====== EXTRACT TO READ
In the wake of the severe wildfires that devastated large areas of the Hawaiian island of Maui, authorities on the island asked travelers to cancel or at least postpone their trips but many chose not to do so.
While a significant number of tourists accepted the plea of Hawaiians and took action accordingly, others were less adamant. Several thousands chose to remain on the island, and others stuck to their vacation plans and flew in. Residents have expressed their disappointment, even frustration. “If this was happening to your hometown, would you want us to come?” resident Chuck Enomoto told BBC. “We need to take care of our own first.”
A Maui local told the UK news outlet that some tourists had been snorkeling in the “same waters that our people died in three days ago”. The company organizing the snorkeling tour later apologized saying it had first offered their “vessel throughout the week to deliver supplies and rescue people but its design wasn’t appropriate for the task”.
The whole picture is, however, more complex as the island relies heavily on tourism. The Maui Economic Development Board has estimated that the island’s “visitor industry” accounts for roughly four out of every five dollars generated here, calling those visitors the “economic engine” of the county. According to data from BBC, more than 45,000 people have since left the island and now hundreds of rental cars now sit parked on the grass field surrounding highway close to the airport.
If this was happening to your hometown, would you want us to come?Chuck Enomoto, resident
The wildfires have cost the lives of at least 106 people, an estimated of 1300 missing and much of the historic town of Lahaina on Maui has been destroyed. Thousands of residents and visitors were evacuated, and the US Coast Guard said its members rescued 14 people who jumped into the waters off Lahaina Harbor to escape the fire.
The wildfires have brought to the surface the disparity on the island. Many locals must have more than one job to make ends meet. Jen Alcantara told BBC that she worked for a Canadian airline as well as having a senior administrative position at Maui’s hospital. “That’s Hawaii,” she added. About Wailea, an area where several high-end holiday rentals and resorts can be found, many locals were quick to point out that the daily routine of luxury and comfort was barely disrupted. Brittany Pounder, 34, an employee at the Four Seasons told the UK news outlet that some guests seemed more concerned about other matters such as whether they would still be able to stick to their scheduled activities including as horse-riding, ziplining, or even dinner at a chosen restaurant.
============
====== DATASET CONTENT
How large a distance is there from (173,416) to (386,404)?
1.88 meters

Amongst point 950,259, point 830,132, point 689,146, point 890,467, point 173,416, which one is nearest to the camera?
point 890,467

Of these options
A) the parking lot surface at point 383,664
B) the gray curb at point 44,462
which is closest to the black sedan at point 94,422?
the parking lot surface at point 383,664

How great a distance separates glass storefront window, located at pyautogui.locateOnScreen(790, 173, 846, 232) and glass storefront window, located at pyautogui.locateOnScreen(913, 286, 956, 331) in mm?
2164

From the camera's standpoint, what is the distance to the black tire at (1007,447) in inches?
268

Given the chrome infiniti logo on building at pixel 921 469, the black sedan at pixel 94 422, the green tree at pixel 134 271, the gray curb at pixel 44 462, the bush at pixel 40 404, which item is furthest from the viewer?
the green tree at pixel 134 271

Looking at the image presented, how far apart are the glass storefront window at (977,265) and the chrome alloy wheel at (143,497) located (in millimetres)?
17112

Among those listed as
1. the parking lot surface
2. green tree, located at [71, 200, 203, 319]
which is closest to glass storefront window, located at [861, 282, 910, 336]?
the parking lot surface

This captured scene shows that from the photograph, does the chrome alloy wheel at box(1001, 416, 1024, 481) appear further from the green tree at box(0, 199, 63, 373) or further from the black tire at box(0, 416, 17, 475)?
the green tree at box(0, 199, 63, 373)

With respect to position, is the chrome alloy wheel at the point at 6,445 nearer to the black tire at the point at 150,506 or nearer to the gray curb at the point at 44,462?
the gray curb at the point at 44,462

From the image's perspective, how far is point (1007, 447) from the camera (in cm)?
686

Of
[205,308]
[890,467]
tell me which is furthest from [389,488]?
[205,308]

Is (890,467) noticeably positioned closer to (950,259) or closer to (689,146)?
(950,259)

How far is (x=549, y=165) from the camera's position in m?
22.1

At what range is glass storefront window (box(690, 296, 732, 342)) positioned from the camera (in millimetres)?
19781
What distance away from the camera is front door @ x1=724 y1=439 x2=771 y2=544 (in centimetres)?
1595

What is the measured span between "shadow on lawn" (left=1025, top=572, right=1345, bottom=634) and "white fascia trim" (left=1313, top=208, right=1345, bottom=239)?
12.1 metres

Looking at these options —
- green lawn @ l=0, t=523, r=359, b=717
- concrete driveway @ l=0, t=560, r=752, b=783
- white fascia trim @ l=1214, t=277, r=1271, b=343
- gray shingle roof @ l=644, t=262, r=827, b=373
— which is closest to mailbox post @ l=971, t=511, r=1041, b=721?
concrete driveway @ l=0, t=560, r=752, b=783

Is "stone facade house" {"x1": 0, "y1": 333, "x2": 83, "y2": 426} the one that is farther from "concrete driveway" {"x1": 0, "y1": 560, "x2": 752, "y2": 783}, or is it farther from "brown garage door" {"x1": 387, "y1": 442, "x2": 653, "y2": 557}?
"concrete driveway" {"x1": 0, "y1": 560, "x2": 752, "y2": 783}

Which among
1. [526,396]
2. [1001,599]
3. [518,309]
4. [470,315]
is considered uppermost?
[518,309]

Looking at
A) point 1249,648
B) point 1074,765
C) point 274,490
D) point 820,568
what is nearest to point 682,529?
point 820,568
============
Decide whether each statement agrees with the article on the Maui wildfires, answering yes or no and quoting the words from the article that settle it. (a) The company that ran the snorkeling tour apologized. (b) The Maui Economic Development Board estimated that visitors account for about half of the money generated on the island. (c) Jen Alcantara holds a single job, at Maui’s hospital.

(a) Yes: "The company organizing the snorkeling tour later apologized"
(b) No: "the island’s “visitor industry” accounts for roughly four out of every five dollars generated here"
(c) No: "she worked for a Canadian airline as well as having a senior administrative position at Maui’s hospital"